Digital mapping of a soil drainage index for irrigated enterprise suitability in Tasmania, Australia
D. B. Kidd A B C , B. P. Malone B , A. B. McBratney B , B. Minasny B and M. A. Webb AA Department of Primary Industries Parks Water and Environment Tasmania, 171 Westbury Road, Prospect, Tas. 7250, Australia.
B Faculty of Agriculture and Environment, University of Sydney, 1 Central Avenue, Australian Technology Park, Eveleigh, NSW 2015, Australia.

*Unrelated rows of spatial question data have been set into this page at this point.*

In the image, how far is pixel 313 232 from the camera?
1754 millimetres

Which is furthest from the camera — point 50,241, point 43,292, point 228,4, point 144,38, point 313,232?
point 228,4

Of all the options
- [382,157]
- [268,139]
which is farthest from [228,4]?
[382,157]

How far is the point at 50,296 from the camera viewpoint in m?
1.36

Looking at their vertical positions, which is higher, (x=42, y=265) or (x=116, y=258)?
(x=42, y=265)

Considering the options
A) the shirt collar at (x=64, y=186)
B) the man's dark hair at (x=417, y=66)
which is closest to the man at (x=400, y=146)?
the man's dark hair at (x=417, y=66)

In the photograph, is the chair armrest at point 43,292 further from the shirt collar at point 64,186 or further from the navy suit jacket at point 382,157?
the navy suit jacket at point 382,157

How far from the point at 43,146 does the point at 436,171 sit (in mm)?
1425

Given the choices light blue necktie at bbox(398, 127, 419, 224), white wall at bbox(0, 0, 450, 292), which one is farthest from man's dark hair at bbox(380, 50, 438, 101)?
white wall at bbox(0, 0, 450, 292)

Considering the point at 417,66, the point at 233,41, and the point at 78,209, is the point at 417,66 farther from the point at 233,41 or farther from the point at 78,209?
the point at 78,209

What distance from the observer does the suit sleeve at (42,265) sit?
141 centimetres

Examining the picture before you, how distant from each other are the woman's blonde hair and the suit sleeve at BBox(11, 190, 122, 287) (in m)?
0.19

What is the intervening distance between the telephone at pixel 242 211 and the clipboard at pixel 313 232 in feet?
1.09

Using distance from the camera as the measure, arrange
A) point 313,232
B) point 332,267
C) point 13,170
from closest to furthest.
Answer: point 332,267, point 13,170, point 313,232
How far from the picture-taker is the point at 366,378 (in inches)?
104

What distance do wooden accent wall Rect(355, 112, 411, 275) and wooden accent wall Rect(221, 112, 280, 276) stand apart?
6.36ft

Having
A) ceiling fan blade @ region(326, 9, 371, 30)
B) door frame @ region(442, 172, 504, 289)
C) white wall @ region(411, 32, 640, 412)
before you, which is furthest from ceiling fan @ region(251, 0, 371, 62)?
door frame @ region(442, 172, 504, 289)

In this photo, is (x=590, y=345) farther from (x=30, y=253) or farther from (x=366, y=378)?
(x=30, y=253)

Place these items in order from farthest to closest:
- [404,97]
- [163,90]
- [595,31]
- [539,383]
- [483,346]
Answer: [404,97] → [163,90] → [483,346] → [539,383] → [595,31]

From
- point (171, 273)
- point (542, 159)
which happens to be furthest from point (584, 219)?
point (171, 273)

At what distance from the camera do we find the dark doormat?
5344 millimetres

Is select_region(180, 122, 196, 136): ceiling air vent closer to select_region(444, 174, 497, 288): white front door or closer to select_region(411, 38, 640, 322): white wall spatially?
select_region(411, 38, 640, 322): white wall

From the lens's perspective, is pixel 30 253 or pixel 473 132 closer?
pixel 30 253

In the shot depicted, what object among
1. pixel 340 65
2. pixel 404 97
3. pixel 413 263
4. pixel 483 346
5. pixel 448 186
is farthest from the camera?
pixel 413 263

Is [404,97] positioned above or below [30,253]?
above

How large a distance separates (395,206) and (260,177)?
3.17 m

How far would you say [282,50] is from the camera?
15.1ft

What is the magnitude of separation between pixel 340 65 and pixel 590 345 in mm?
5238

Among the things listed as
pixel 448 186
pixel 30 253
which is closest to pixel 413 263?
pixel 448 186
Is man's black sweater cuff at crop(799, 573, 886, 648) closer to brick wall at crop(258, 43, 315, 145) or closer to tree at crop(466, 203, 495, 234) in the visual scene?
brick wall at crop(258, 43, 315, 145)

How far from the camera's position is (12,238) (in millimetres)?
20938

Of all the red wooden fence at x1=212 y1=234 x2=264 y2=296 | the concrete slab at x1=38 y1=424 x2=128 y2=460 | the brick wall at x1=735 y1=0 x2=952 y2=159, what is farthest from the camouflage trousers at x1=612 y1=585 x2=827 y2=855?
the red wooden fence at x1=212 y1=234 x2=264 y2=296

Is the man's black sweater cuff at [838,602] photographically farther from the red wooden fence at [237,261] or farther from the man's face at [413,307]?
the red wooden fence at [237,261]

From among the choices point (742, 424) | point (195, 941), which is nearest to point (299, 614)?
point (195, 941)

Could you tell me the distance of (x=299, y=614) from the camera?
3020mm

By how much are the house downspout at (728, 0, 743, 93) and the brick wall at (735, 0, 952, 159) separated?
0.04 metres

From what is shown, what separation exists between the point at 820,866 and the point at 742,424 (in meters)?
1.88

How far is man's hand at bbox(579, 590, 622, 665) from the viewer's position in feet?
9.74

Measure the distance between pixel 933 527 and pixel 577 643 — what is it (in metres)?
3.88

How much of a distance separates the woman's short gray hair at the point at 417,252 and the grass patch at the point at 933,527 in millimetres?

C Corresponding author. Email: darren.kidd@dpipwe.tas.gov.au
Soil Research 52(2) 107-119 https://doi.org/10.1071/SR13100
Submitted: 25 March 2013 Accepted: 24 September 2013 Published: 6 March 2014
Abstract
An operational Digital Soil Assessment was developed to inform land suitability modelling in newly commissioned irrigation schemes in Tasmania, Australia. The Land Suitability model uses various soil parameters, along with other climate and terrain surfaces, to identify suitable areas for various agricultural enterprises for a combined 70 000-ha pilot project area in the Meander and Midlands Regions of Tasmania. An integral consideration for irrigable suitability is soil drainage. Quantitative measurement and mapping can be resource-intensive in time and associated costs, whereas more ‘traditional’ mapping approaches can be generalised, lacking the detail required for statistically validated products. The project was not sufficiently resourced to undertake replicated field-drainage measurements and relied on expert field drainage estimates at ~930 sites (260 of these for independent validation) to spatially predict soil drainage for both areas using various terrain-based and remotely sensed covariates, using three approaches: (a) decision tree spatial modelling of discrete drainage classes; (b) regression-tree spatial modelling of a continuous drainage index; (c) regression kriging (random-forests with residual-kriging) spatial modelling of a continuous drainage index. Method b was chosen as the best approach in terms of interpretation, and model training and validation, with a concordance coefficient of 0.86 and 0.57, respectively. A classified soil drainage map produced from the ‘index’ showed good agreement, with a linearly weighted kappa coefficient of 0.72 for training, and 0.37 for validation. The index mapping was incorporated into the overall land suitability model and proved an important consideration for the suitability of most enterprises.
Additional keywords: decision trees, digital soil mapping, land suitability, regression trees, random forests, soil drainage, spatial modelling.